Supporting Someone Through Illness

Ten Most Helpful Things

I am often asked by people is there anything I can do to help. I thought that the best way to answer that question is to create a list of the ten most helpful things people can do to help someone living with multiple illnesses and disabilities. Of course it is up to the individual as to whether they find it helpful or not, which is why the first point is so crucial. 

1 – Ask questions:  I know some people are hesitant to ask questions to a person with multiple illness and disabilities. Please don’t be afraid. It is helpful if you do ask questions. For someone with multiple illnesses they know that health challenges are a prominent feature of their life, and so they expect that you are going to be curious about their conditions and treatments, and want to ask questions. If they don’t want to talk about it they will change the subject.  

2 – Follow-up: If someone has told you that they are going to a particular doctor, or having another surgery or even just going through an even more challenging time with their health, it’s always really nice when people follow up to see how it went or how you are going.

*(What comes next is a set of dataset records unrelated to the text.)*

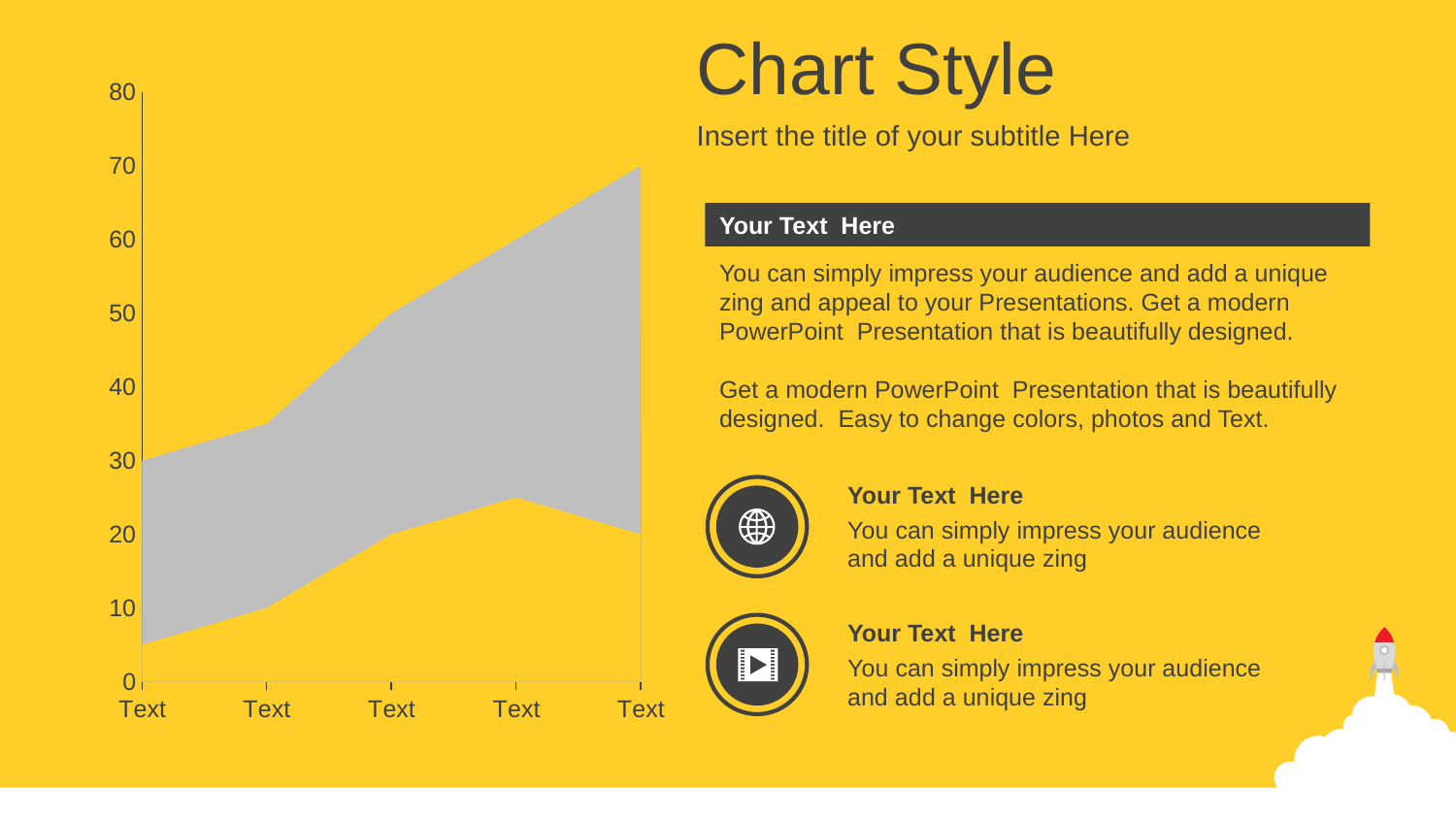
Does the upper edge of the shaded area rise or fall from left to right along the x axis? rise What kind of chart is shown on the slide? area chart Is the upper edge of the shaded area at the last (fifth) category greater or less than 60? greater Is the upper edge of the shaded area at the first category greater or less than 40? less Which is higher: the upper edge of the shaded area at the first category or at the last category? the last category How many categories are shown along the x axis of the chart? 5 Is the lower edge of the shaded area at the first category greater or less than 10? less What is the highest value shown on the y axis of the chart? 80 At which category does the upper edge of the shaded area reach its highest point? the last (fifth) category What label is used for each category on the x axis of the chart? Text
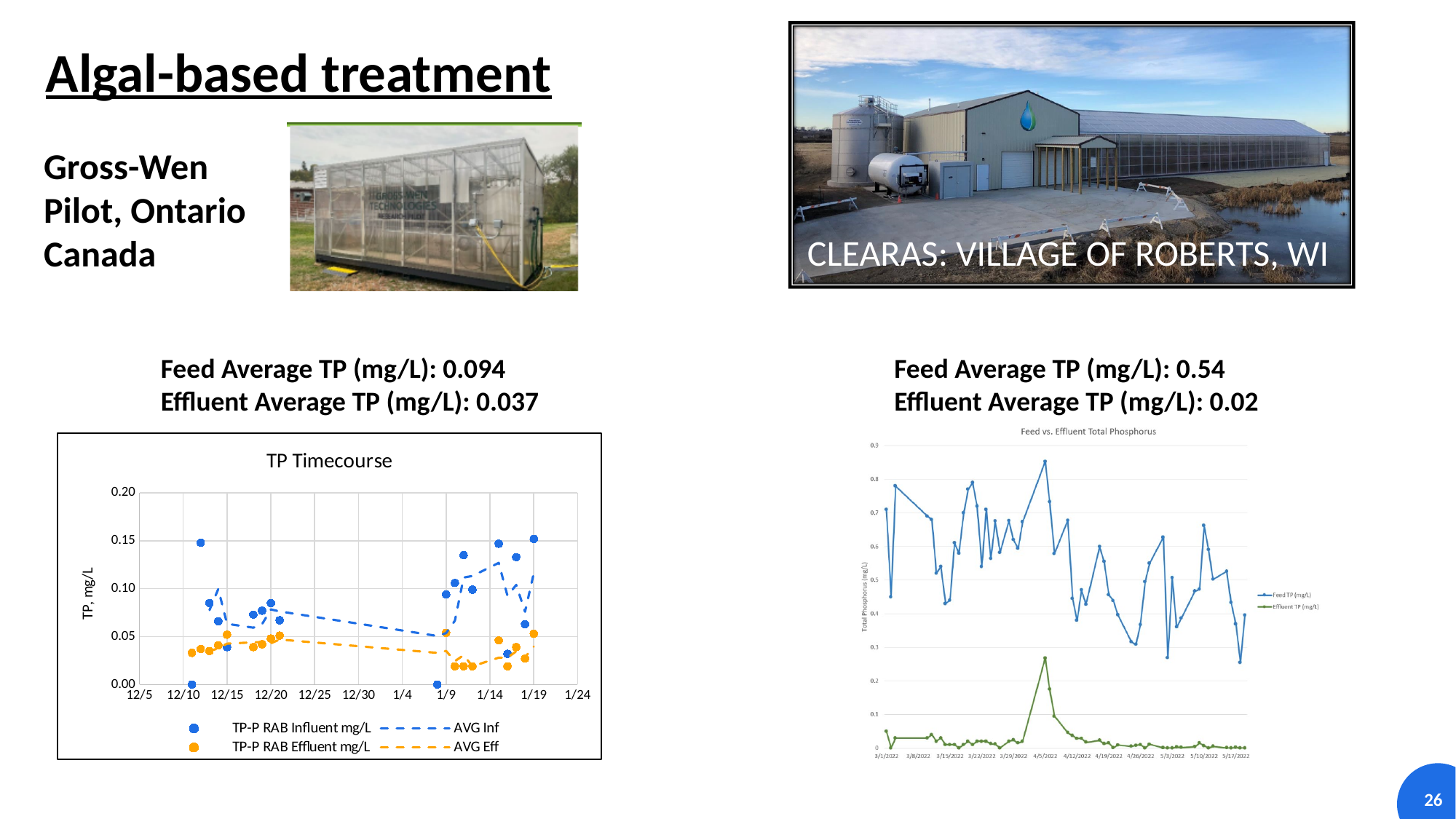
In the TP Timecourse chart, are all the TP-P RAB Effluent mg/L points greater or less than 0.10? less In the TP Timecourse chart, which series reaches the highest plotted value, TP-P RAB Influent mg/L or TP-P RAB Effluent mg/L? TP-P RAB Influent mg/L In the Feed vs. Effluent Total Phosphorus chart, is the peak Effluent TP (mg/L) value greater or less than 0.2? greater In the Feed vs. Effluent Total Phosphorus chart, is the highest Feed TP (mg/L) value greater or less than 0.8? greater How many entries does the legend of the TP Timecourse chart list? 4 What kind of chart is the Feed vs. Effluent Total Phosphorus chart on the right? line chart How many series does the legend of the Feed vs. Effluent Total Phosphorus chart list? 2 What kind of chart is the TP Timecourse chart on the left? scatter chart In the Feed vs. Effluent Total Phosphorus chart, which series reaches the highest value? Feed TP (mg/L) What is the y-axis label of the TP Timecourse chart? TP, mg/L What is the title of the chart on the left of the slide? TP Timecourse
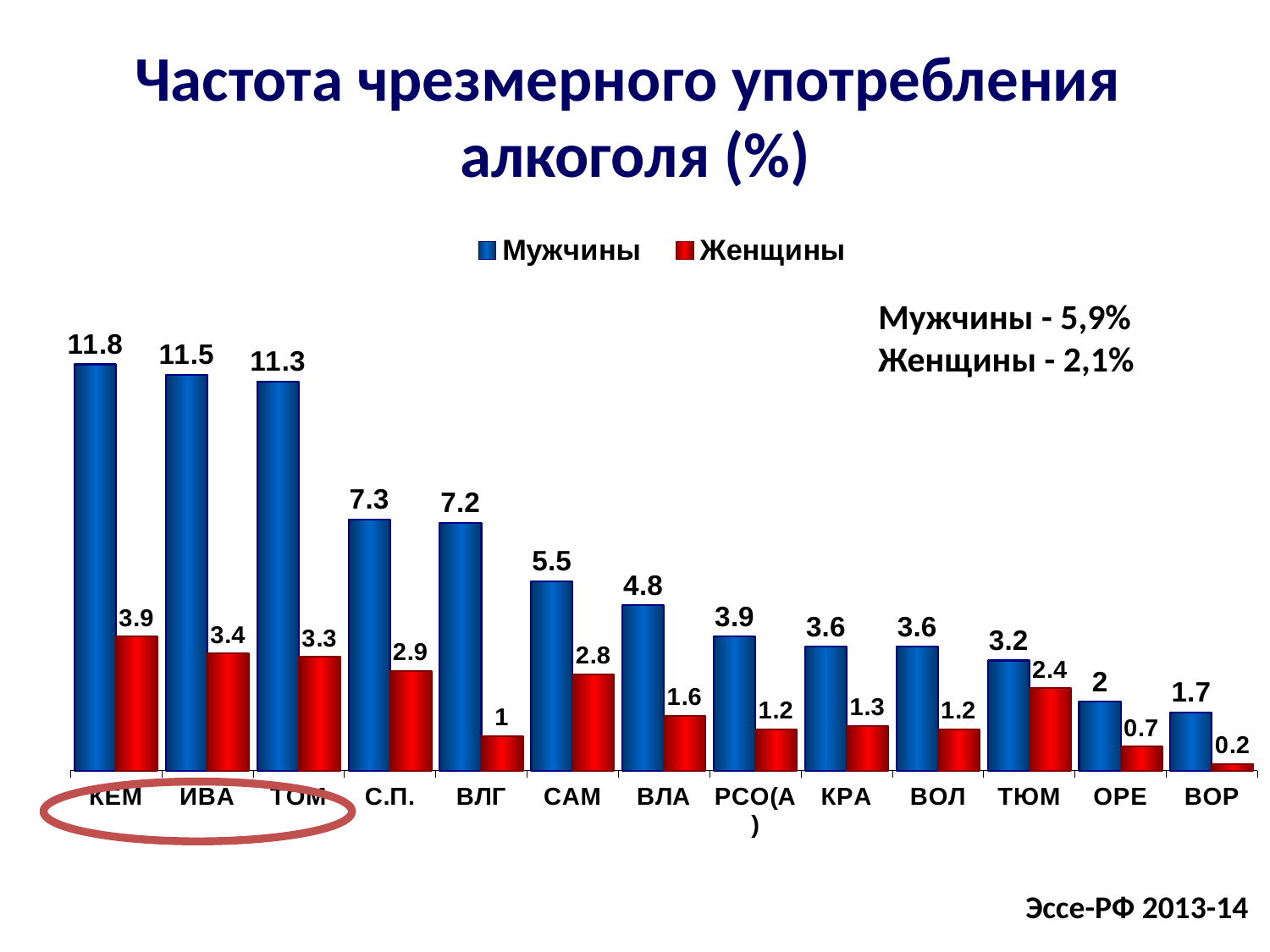
How many series does the legend list? 2 Which category has the lowest value for Женщины? ВОР How many categories are shown on the x axis? 13 Which is larger: the Женщины value in ТЮМ or the Женщины value in ВЛА? ТЮМ What is the value for Женщины in ВЛГ? 1 Which category has the highest value for Мужчины? КЕМ What kind of chart is shown on the slide? Bar chart What is the value for Женщины in С.П.? 2.9 What is the difference between the Мужчины and Женщины values in САМ? 2.7 What is the value for Мужчины in КЕМ? 11.8 Do the Мужчины values rise or fall from left to right along the x axis? Fall What colour are the bars for the Женщины series? Red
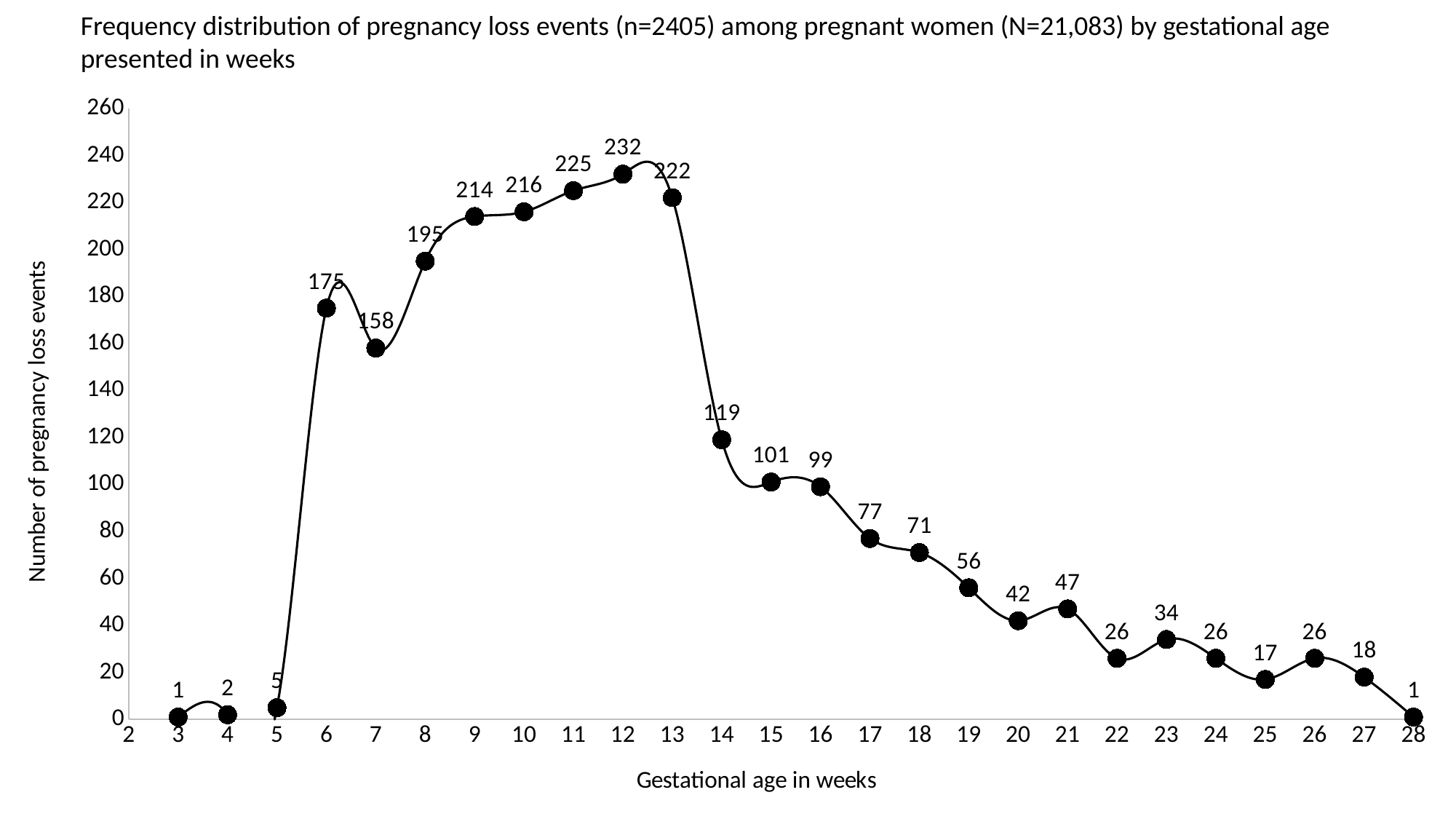
How many data points are plotted on the chart? 26 Do the number of pregnancy loss events rise or fall from week 13 to week 28? fall Is the number of pregnancy loss events at week 17 greater or less than 80? less How many pregnancy loss events are recorded at gestational week 20? 42 Which gestational week has more pregnancy loss events, week 14 or week 16? week 14 What type of chart is shown on the slide? line chart At which gestational week is the number of pregnancy loss events highest? 12 What is the difference between the number of pregnancy loss events at week 12 and at week 13? 10 What is the label of the y axis? Number of pregnancy loss events What is the difference between the number of pregnancy loss events at week 6 and at week 7? 17 How many pregnancy loss events are recorded at gestational week 7? 158 How many pregnancy loss events are recorded at gestational week 12? 232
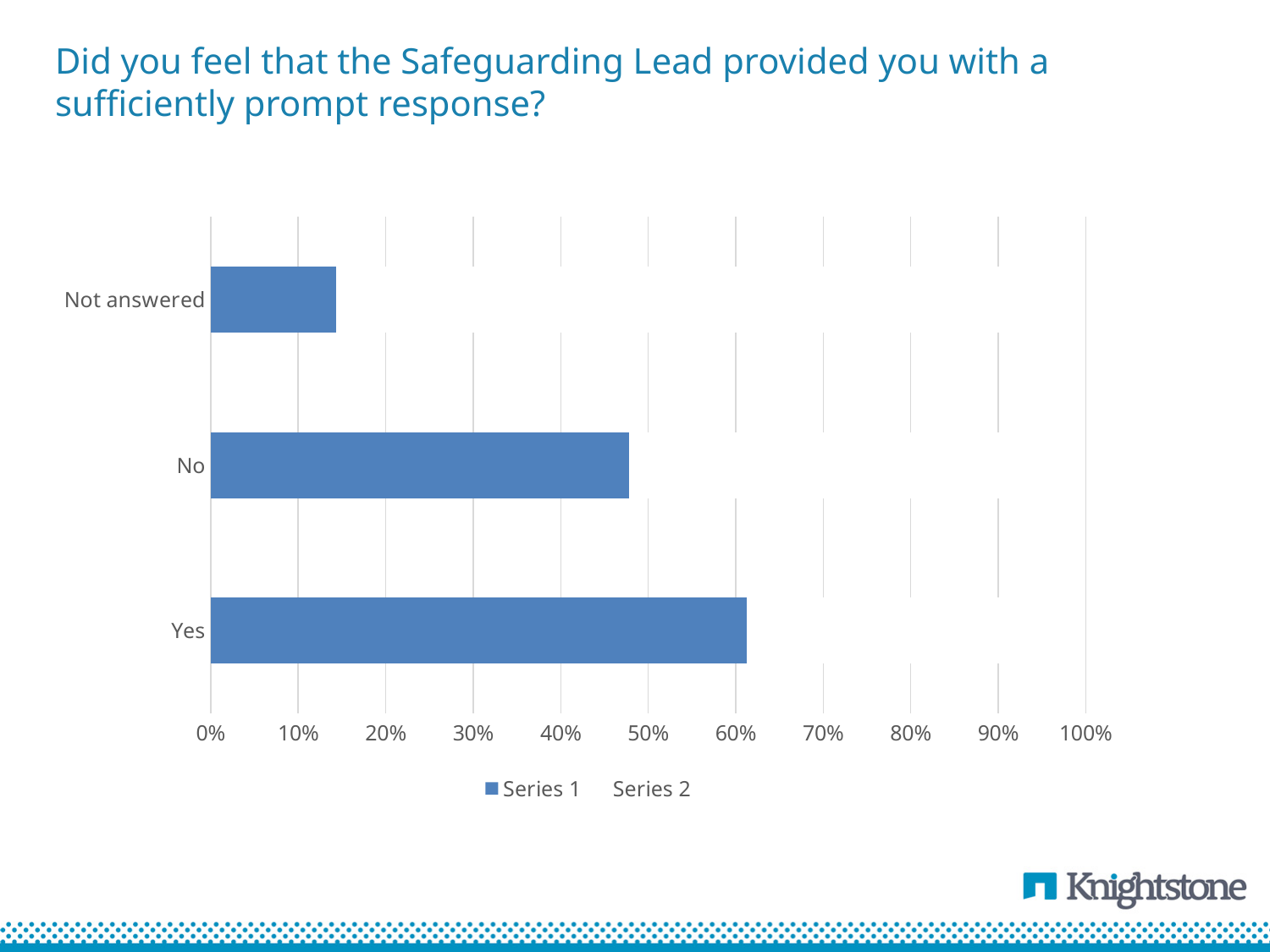
Is the value for Not answered greater or less than 20%? less What is the highest value shown on the horizontal axis? 100% Which category has the lowest value? Not answered Is the value for Yes greater or less than 50%? greater Which is larger, the value for Yes or the value for No? Yes Which is larger, the value for No or the value for Not answered? No How many categories are plotted on the chart? 3 How many series does the legend list? 2 What is the title of the chart? Did you feel that the Safeguarding Lead provided you with a sufficiently prompt response? Is the value for No greater or less than 40%? greater What kind of chart is shown on the slide? Bar chart Which category has the highest value? Yes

You become very tired of being the one to fill people in and keep them up to date. You’re never quite sure if people are generally interested unless they ask.  

3 – Encourage the person through messages and phone calls: Encouragement to keep going and not give up is so helpful, no matter how many years one has battled with an illness. Please find out what encourages the person, and keep encouraging them, whether it is through Bible verses, links to songs, quotes, articles or even jokes. Laughter is always the best medicine. 

4 – Let people know you are praying for them:  The longer you’re sick the less people tell you that they are praying for you. They probably haven’t stopped praying for you, but they just assume that the person knows you are praying for them. Don’t assume they know you are praying for them. The person also feels less alone in this journey when you tell them you are praying for them. 

5 – Listen to them: Battling multiple illnesses can be very lonely. It can also be very traumatic at times. A person with multiple illnesses may be housebound a lot of the time and have little social interaction. They may not live with anyone else or have a means of expressing to someone the difficulty of the situation they are in. Sometimes one of the most helpful things that a person can do is to just listen to them. Listen to the story. Listen to the heartache. Listen to how painful the situation is, and don’t respond with advice or compare the situation to yourself or another person, but just listen to what is being said, and offer advice only if asked. 

6 – Take the person out or go visit them: No matter how many years one has been housebound for or how many times they have been in hospital, it is always a blessing to have someone make the effort to come visit or pick you up from your home and take you out. However, some people may not be able to get out of their home, and be hesitant to invite anyone over because of the effort involved in hosting. A solution to this might be to come over and offer to cater. Furthermore, people in this situation usually have very high medical costs and for some are on a pension, so they don’t necessarily have the financial means to be going out all the time. Please consider whether you are in a position to shout them a coffee or meal. 

7 – Do something fun:  Spending your life at medical appointments and resting in between can be quite tiresome and sometimes all you feel like is a bit of fun. Find out what the person finds fun and go join them in having fun. It might be going to see a concert or simply watching a movie at their house. 

8 – Offer transportation somewhere: People with multiple illnesses may find driving themselves to be rather draining or challenging in some other way. Sometimes they may not be able to turn up to things simply because they are unable to drive at that particular moment. If you know the person would ordinarily be going to a particular thing and you are too, offer them a lift. Even if they don’t accept the offer, it will mean a lot to them that you have considered their needs and offered a lift. It can be so draining to always be the one asking for rides to places.  

9 – Offer to come to appointments with them: It has always meant so much to me to have someone come to my medical appointments. It can be really hard turning up to appointments by yourself. You don’t necessarily need someone to come into the appointment, although where appropriate it is always nice, but even having the moral support in the waiting room or on the way to and from the appointment is so helpful. 

10 – Offer to help with domestic tasks: Some people with multiple illnesses may not have qualified for funding to employ people to assist them with domestic tasks. If this is the case, it’s always helpful for people to offer to cook a meal, or help with cleaning and washing. Even if people do have formal help with domestic tasks, the people they employ can’t do everything for them, so the person may still need help with tasks around the home or even someone to take them shopping.